[Data records]
◆ ◆ ◆ ◆ ◆
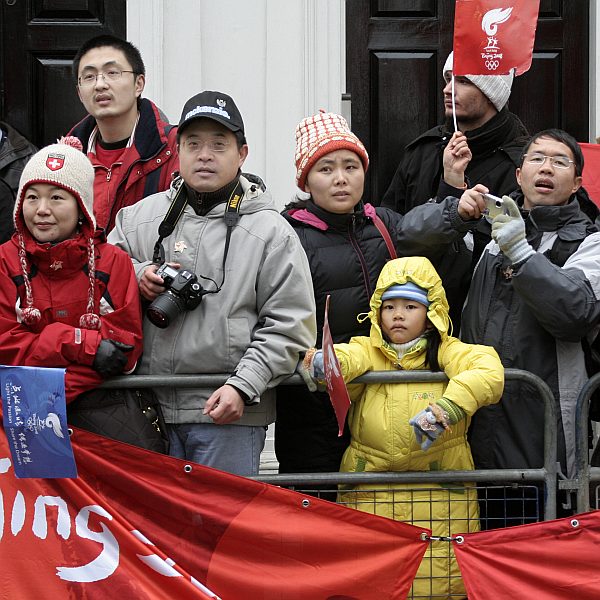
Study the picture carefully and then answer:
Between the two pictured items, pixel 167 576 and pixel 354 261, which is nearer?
pixel 167 576

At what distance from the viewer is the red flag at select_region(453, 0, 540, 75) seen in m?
5.92

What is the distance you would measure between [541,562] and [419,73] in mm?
3883

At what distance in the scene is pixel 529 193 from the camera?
5805mm

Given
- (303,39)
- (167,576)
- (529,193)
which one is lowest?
(167,576)

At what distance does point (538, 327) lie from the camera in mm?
5586

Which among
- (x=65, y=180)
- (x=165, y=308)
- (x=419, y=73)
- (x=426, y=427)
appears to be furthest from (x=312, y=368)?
(x=419, y=73)

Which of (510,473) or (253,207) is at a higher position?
(253,207)

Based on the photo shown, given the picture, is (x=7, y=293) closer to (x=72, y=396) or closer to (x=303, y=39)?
(x=72, y=396)

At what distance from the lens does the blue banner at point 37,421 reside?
200 inches

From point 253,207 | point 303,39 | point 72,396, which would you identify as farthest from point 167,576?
point 303,39

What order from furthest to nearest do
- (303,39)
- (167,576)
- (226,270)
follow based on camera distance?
(303,39) → (226,270) → (167,576)

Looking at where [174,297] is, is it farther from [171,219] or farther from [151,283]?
[171,219]

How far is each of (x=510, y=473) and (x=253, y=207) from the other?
1460 mm

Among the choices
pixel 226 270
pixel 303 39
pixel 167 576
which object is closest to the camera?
pixel 167 576
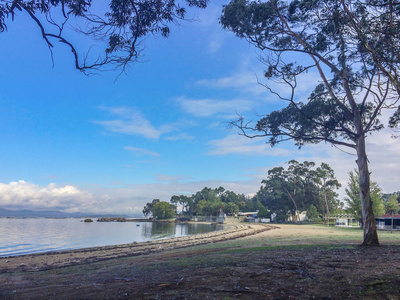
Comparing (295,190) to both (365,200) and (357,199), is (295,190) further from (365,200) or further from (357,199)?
(365,200)

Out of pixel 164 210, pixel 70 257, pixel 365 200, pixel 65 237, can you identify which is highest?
pixel 365 200

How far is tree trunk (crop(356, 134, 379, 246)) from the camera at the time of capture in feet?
42.5

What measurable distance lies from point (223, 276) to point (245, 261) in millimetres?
2294

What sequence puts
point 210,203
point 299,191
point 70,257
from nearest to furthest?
1. point 70,257
2. point 299,191
3. point 210,203

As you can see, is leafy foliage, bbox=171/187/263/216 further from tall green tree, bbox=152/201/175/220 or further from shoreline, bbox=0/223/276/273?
shoreline, bbox=0/223/276/273

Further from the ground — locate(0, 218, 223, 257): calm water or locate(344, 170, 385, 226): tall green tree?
locate(344, 170, 385, 226): tall green tree

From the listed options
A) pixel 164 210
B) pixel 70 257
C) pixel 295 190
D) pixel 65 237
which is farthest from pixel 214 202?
pixel 70 257

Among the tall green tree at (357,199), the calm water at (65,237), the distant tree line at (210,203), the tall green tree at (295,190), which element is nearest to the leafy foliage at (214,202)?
the distant tree line at (210,203)

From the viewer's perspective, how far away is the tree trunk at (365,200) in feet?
42.5

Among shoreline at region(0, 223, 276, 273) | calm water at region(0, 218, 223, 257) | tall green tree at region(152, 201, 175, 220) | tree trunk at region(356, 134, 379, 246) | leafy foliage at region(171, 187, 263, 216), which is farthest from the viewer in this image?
tall green tree at region(152, 201, 175, 220)

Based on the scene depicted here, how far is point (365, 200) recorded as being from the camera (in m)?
13.4

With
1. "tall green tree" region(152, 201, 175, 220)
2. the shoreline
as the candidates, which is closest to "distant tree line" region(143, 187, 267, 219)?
"tall green tree" region(152, 201, 175, 220)

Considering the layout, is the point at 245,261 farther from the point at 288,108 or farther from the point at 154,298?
the point at 288,108

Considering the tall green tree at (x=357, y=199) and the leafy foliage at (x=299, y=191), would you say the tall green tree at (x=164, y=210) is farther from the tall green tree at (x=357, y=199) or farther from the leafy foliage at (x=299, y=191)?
the tall green tree at (x=357, y=199)
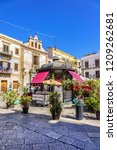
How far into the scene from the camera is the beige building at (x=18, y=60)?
24.3 m

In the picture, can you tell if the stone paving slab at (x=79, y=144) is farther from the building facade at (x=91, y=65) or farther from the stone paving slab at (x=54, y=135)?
the building facade at (x=91, y=65)

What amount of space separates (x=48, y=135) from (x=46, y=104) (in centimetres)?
Answer: 541

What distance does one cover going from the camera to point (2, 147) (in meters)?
3.89

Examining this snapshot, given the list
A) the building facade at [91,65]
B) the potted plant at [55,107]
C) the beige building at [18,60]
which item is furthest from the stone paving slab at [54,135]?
the building facade at [91,65]

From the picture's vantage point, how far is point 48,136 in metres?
4.63

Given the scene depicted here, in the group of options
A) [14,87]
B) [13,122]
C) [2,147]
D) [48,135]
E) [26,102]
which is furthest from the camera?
[14,87]

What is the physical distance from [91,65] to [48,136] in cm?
3078

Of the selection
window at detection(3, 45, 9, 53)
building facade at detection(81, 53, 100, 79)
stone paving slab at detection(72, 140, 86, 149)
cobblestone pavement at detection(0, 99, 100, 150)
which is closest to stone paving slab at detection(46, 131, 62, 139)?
cobblestone pavement at detection(0, 99, 100, 150)

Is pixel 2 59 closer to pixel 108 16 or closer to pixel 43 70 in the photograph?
pixel 43 70

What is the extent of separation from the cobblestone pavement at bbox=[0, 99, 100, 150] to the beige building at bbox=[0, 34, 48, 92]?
1947cm

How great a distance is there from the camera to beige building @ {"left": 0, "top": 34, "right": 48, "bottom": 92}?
79.7 ft

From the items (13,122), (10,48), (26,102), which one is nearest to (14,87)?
(10,48)

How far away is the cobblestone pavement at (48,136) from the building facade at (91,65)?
1086 inches

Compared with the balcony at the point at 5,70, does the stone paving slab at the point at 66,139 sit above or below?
below
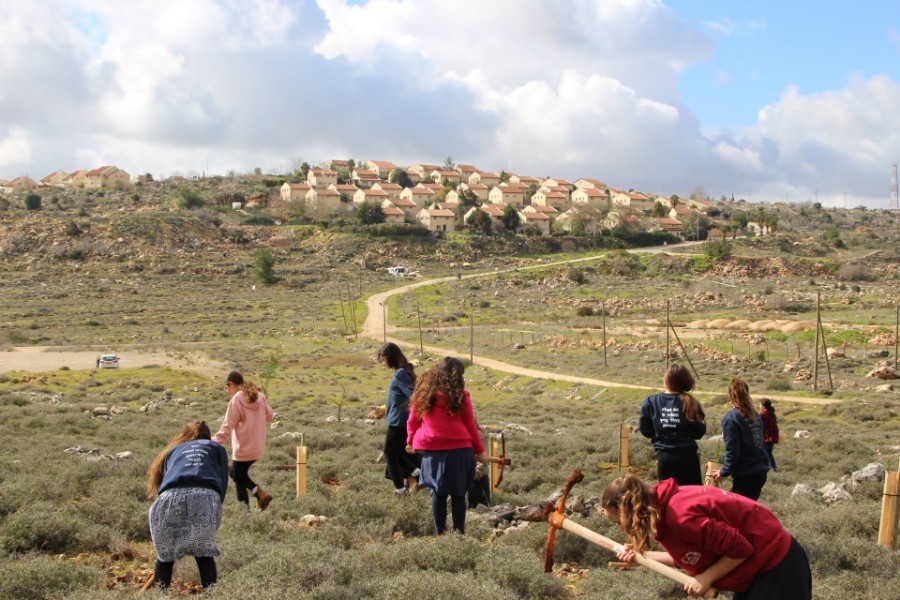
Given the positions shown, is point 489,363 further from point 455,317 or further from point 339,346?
point 455,317

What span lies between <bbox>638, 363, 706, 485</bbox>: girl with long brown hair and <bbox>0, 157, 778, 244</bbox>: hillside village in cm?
9480

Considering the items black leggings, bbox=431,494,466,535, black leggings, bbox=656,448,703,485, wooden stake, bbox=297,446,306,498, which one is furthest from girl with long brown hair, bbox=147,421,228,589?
black leggings, bbox=656,448,703,485

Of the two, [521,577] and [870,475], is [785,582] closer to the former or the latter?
[521,577]

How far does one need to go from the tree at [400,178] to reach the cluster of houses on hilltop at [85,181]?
50.1m

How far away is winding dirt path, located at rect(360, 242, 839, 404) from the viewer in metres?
27.9

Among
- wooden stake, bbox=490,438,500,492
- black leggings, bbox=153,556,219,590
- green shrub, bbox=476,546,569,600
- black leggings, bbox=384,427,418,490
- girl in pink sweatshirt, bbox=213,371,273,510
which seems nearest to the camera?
black leggings, bbox=153,556,219,590

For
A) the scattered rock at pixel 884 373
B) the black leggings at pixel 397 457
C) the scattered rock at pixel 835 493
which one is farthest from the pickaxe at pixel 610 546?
the scattered rock at pixel 884 373

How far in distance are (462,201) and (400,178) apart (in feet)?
95.2

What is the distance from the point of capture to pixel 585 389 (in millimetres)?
27781

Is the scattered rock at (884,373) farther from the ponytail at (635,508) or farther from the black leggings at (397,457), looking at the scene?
the ponytail at (635,508)

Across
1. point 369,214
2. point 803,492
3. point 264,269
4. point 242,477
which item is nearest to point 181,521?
point 242,477

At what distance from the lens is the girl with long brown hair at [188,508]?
544cm

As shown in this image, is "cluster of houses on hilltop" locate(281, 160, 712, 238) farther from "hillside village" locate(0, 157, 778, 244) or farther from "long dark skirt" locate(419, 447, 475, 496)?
"long dark skirt" locate(419, 447, 475, 496)

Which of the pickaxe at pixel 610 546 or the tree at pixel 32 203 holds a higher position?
the tree at pixel 32 203
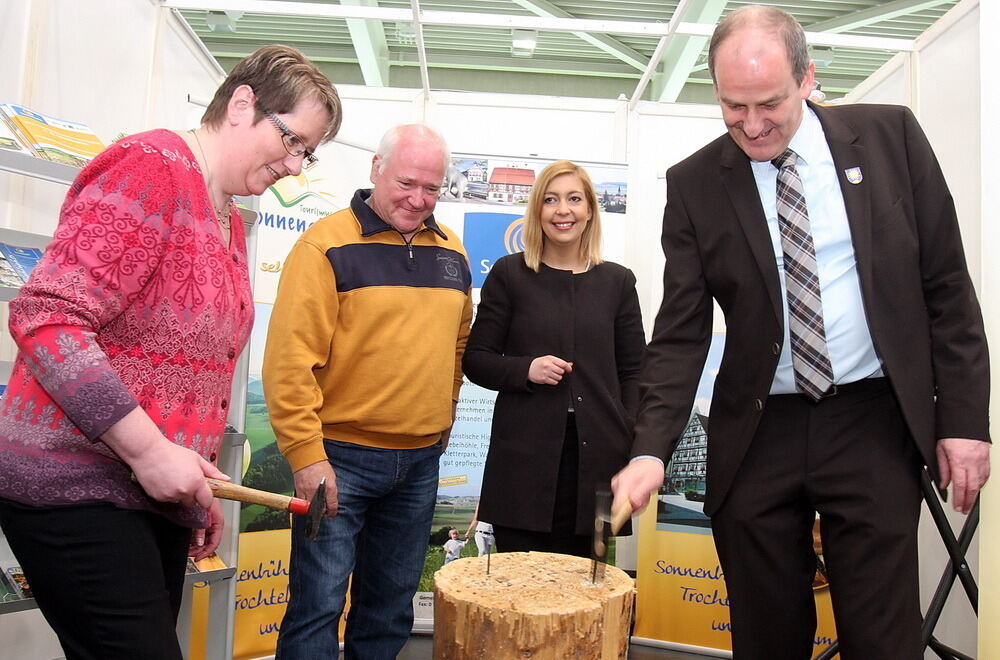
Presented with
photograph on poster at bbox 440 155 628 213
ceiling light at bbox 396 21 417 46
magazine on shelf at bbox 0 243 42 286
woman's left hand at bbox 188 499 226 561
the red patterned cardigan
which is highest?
ceiling light at bbox 396 21 417 46

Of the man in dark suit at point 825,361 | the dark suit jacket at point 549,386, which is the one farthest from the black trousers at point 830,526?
the dark suit jacket at point 549,386

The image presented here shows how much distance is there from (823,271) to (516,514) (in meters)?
1.21

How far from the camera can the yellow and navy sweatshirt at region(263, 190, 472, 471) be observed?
6.51 ft

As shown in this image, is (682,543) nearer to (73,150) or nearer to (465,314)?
(465,314)

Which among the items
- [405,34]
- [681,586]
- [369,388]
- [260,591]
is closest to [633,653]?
[681,586]

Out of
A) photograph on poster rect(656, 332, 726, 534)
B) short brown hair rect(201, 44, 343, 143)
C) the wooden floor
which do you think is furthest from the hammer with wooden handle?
photograph on poster rect(656, 332, 726, 534)

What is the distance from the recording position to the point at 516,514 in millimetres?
2352

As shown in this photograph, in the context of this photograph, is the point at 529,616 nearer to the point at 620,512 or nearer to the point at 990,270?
the point at 620,512

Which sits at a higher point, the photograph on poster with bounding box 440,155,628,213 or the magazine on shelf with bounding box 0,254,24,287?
the photograph on poster with bounding box 440,155,628,213

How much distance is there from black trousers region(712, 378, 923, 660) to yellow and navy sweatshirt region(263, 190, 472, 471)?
34.6 inches

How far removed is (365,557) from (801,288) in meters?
1.36

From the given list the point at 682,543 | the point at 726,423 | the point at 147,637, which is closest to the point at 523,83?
the point at 682,543

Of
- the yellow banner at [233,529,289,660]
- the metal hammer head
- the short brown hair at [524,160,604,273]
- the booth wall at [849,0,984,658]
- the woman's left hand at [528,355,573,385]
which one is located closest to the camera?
the metal hammer head

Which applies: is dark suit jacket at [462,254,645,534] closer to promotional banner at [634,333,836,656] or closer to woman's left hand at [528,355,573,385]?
woman's left hand at [528,355,573,385]
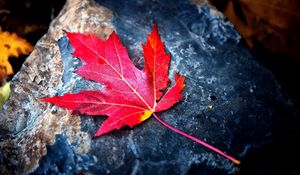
◆ ◆ ◆ ◆ ◆
◆ Exercise instructions
Quote word for word the lines starting with the one containing "As shown in this photograph, in" and continuing through the last line. Leave out the pictures.

◆ Answer in full
As shown in this photograph, in the context of this photograph, is the point at 529,616 nearer to the point at 620,512 or nearer to the point at 990,270?
the point at 620,512

Which sits at a higher point, the photograph on poster with bounding box 440,155,628,213 or the magazine on shelf with bounding box 0,254,24,287?
the photograph on poster with bounding box 440,155,628,213

How much distance is there from black trousers region(712, 378, 923, 660) to yellow and navy sweatshirt region(263, 190, 472, 471)?
34.6 inches

How far removed is (365,557) from (801,288) in meters?
1.36

From the given list the point at 682,543 | the point at 726,423 | the point at 147,637, which is closest to the point at 523,83?
the point at 682,543

Of
- the yellow banner at [233,529,289,660]
- the metal hammer head
- the short brown hair at [524,160,604,273]
- the booth wall at [849,0,984,658]
- the woman's left hand at [528,355,573,385]
which one is located closest to the camera?
the metal hammer head

Which applies: is dark suit jacket at [462,254,645,534] closer to promotional banner at [634,333,836,656] or closer to woman's left hand at [528,355,573,385]?
woman's left hand at [528,355,573,385]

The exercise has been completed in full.